Words matter, and often can and do take on a life of their own.
Thus The Caribbean Voice (TCV) is happy that so many were critical of the words of the Minister of Education, Dr Nicolette Henry, who implied that violence is “normal” in schools countrywide with her comment: “Well, usually students fight. It’s nothing unusual, as you would know; you’ve gone to school yourselves and we all would’ve seen…”
The reality is that no matter how often it happens, violence cannot be normalised by anyone, much less by a minister whose portfolio includes addressing the increasing violence and bullying in the nation’s schools. Worse yet was that this was a case of gender-based violence, since it was a male student abusing a female student.
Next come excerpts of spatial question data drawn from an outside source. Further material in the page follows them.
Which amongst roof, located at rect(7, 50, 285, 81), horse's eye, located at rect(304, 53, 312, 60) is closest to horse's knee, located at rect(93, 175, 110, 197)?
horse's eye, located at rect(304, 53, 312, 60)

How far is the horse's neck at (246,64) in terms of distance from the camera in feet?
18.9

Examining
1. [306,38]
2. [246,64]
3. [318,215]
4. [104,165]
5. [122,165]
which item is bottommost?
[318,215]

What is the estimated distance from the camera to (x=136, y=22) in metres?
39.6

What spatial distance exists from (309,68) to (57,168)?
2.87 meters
No amount of subsequent ‘damage control’ and actions to address the situation will have nullified the effect of the Minister’s words.
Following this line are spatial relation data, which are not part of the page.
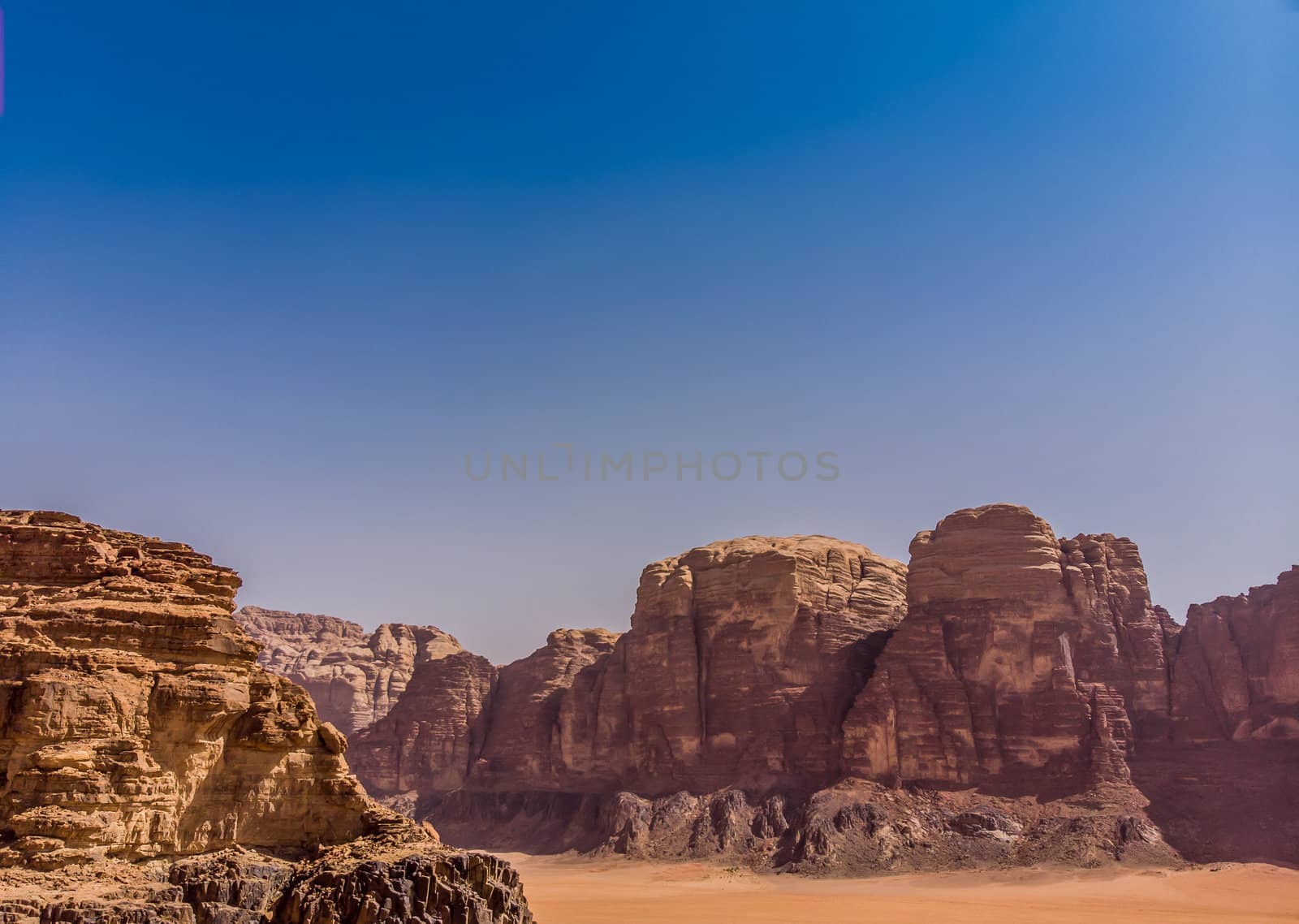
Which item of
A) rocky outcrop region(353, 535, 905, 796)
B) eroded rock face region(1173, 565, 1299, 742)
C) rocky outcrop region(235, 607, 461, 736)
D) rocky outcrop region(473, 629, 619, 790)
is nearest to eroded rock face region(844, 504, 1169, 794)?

TCV also really does hope that an investigation is launched into the recent case presided over by Justice Jo-Ann Barlow, who took off one third of a sentence after a guilty plea by an abuser was accepted, because the abuser “didn’t waste the court’s time”.
Justice Barlow also said she took into consideration that the abuser was younger than the woman, and therefore the woman would be more aggressive.
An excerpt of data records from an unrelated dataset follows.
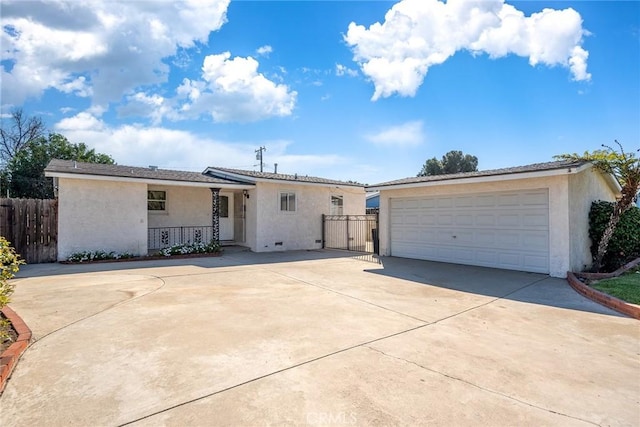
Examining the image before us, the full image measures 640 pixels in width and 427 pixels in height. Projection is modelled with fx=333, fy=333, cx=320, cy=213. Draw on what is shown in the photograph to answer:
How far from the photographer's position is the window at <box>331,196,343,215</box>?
16.6 meters

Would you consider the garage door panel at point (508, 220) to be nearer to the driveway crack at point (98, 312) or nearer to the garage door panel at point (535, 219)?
the garage door panel at point (535, 219)

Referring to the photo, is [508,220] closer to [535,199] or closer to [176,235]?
[535,199]

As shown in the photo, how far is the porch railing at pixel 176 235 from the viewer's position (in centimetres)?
1405

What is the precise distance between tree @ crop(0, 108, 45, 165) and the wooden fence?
24495 millimetres

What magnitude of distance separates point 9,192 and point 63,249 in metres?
20.7

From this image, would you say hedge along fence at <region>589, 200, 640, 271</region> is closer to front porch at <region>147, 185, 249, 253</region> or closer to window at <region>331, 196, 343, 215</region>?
window at <region>331, 196, 343, 215</region>

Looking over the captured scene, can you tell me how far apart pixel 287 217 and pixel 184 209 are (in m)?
4.57

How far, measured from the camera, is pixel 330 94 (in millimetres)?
12758

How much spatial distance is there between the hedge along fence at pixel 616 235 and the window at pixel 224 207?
46.1 ft

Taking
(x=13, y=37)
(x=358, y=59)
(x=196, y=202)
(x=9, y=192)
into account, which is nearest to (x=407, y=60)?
(x=358, y=59)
To reduce the sentence of an abuser because the abuser pleaded guilty insults all victims of abuse and waters down the seriousness of gender-based violence, which is fast becoming an epidemic in Guyana and globally. As well, it sends a message to abusers that, once they plead guilty, they will receive less than the maximum sentence. In fact, one wonders whether there is any legal basis for such an action.
Furthermore, to base that reduction partly on an assertion that is baseless is astounding. Surely, the learned judge is supposed to have ensured that assertions are evidence-based, since courts should be dealing with evidence, and not suppositions.
The fact is that aggression in a relationship has nothing to do with age. Gender-based violence (GBV) is the result of the abuser’s need to assert power and control.
The third instance of words being used with little consideration given to their impact has to do with a statement made by the Director of Public Prosecutions, in which she disclosed that the most popular sexual offences her chamber is faced with is rape of a child under sixteen years, whereby there is penetration and sexual activity…”. To use the term ‘popular’ to refer to an act of rape is to awfully sanitize the act.
No matter how often rape is committed, it is never ever, and never can be, popular; and someone of the calibre of the Director of Public Prosecutions must be absolutely circumspect with the way she uses words.
Our appeal therefore is that those whose words can and often do shape views and opinions — especially when they are policy-makers or tasked with dispensing justice — must ensure that they use the right words in the right contexts, and assert evidence-based conclusions at all times.